Malabar was one of five iron-hulled vessels of the Euphrates class. All five were built to a design of 360 ft overall length by about 49 ft breadth, although Malabar was very slightly smaller than the rest of the class. They had a single screw, a speed of 14 knots, one funnel, a barque-rig sail plan, three 4-pounder guns, and a white painted hull. Her bow was a "ram bow" which projected forward below the waterline.
The Euphrates-class troopships could each be identified by a different coloured hull band. The Malabars hull band was black. The blue hull band of her sister Euphrates became the standard for all HM Troopships.[1]
She was built to transport troops between the United Kingdom and the Indian sub-continent, and was operated by the Royal Navy. She carried up to 1,200 troops and family on a passage of approximately 70 days.
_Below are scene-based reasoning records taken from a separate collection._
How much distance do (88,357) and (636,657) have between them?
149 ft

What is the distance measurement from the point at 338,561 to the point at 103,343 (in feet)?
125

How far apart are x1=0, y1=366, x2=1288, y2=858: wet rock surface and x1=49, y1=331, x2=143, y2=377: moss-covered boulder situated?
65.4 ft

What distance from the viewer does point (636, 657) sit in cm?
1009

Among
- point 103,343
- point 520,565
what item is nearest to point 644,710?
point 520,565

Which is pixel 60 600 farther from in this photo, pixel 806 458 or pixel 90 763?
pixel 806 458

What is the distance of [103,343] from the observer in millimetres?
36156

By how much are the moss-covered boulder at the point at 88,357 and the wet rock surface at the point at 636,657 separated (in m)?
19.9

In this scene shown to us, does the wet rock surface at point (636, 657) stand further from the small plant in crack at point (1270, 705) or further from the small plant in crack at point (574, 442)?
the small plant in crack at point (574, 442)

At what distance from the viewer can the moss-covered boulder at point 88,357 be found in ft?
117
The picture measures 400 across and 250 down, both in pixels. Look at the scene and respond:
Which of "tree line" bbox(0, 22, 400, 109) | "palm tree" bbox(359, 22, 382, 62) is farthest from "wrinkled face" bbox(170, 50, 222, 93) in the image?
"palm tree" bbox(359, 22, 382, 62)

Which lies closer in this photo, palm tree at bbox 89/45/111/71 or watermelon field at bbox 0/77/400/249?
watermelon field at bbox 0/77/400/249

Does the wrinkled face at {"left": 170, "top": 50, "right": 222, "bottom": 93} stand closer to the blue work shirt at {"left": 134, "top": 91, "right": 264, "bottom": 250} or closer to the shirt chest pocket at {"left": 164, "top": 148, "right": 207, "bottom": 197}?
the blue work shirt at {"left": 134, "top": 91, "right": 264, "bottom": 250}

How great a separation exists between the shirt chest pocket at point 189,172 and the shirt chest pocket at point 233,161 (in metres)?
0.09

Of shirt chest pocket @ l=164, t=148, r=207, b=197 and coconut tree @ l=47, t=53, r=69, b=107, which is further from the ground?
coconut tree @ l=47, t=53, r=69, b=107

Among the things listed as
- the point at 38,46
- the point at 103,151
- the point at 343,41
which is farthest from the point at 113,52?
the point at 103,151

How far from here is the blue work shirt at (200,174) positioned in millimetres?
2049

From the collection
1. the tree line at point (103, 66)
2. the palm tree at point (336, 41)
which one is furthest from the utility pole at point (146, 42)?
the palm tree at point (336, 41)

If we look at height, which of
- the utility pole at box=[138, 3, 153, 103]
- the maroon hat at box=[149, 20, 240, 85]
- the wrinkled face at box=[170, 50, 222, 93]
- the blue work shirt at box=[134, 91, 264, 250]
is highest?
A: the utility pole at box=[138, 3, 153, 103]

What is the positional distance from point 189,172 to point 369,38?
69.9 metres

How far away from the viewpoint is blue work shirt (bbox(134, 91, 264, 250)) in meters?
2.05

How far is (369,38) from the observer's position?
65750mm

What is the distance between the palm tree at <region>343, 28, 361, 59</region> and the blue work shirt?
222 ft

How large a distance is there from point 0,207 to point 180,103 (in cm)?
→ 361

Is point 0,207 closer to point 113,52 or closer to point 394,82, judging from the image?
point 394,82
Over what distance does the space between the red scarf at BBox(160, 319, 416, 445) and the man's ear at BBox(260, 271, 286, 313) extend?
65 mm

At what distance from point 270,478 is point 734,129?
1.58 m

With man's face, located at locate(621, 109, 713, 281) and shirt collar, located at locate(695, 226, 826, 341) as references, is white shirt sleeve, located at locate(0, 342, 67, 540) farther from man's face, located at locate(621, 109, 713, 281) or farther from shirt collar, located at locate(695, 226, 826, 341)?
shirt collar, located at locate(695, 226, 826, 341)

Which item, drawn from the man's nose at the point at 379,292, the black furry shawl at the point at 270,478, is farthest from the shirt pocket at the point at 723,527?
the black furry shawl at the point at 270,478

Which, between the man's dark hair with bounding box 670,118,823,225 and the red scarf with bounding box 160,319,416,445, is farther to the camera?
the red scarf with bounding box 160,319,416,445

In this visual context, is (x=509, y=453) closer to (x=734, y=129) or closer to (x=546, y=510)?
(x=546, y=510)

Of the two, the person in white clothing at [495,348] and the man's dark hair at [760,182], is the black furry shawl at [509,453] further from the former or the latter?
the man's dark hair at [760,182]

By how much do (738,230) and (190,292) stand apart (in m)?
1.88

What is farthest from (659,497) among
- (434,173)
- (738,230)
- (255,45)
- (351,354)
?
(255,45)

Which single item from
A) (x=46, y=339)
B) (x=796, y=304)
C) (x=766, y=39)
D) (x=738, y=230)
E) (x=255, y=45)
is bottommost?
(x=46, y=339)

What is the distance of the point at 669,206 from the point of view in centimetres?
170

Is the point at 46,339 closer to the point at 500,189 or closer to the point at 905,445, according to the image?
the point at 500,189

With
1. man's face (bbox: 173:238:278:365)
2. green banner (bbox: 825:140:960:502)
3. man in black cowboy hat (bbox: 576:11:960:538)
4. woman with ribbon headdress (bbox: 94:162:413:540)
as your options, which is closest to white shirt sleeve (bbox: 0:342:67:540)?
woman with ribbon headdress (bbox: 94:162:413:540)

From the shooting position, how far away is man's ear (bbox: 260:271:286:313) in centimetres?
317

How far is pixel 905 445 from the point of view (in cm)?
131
In common with her sisters, she was re-engined, her single-expansion steam engine being replaced with a Napier 2-cylinder compound-expansion engine in 1873.
On 2 November 1878, she suffered an engine breakdown in the English Channel 17nmi east south east of Prawle Point, Devon whilst on a voyage from Portsmouth, Hampshire to India. She was taken in tow by the steamship Benjamin Whitworth, which with the assistance of two Admiralty tugs took her in to Plymouth, Devon.[2] In 1878 or early 1879 she grounded in Whitsand Bay near Plymouth. Her commanding officer, Captain Percy Luxmoore, was dismissed from the ship and replaced by Captain John Grant.
Between August 1887 and early 1890 she was commanded by Captain Arthur Dalrymple Fanshawe.[3]
She became the depot ship at Bermuda in 1897 and was renamed HMS Terror on 1 May 1905; the name Malabar was later used by the Royal Naval dockyard at Bermuda. Terror was sold in January 1918.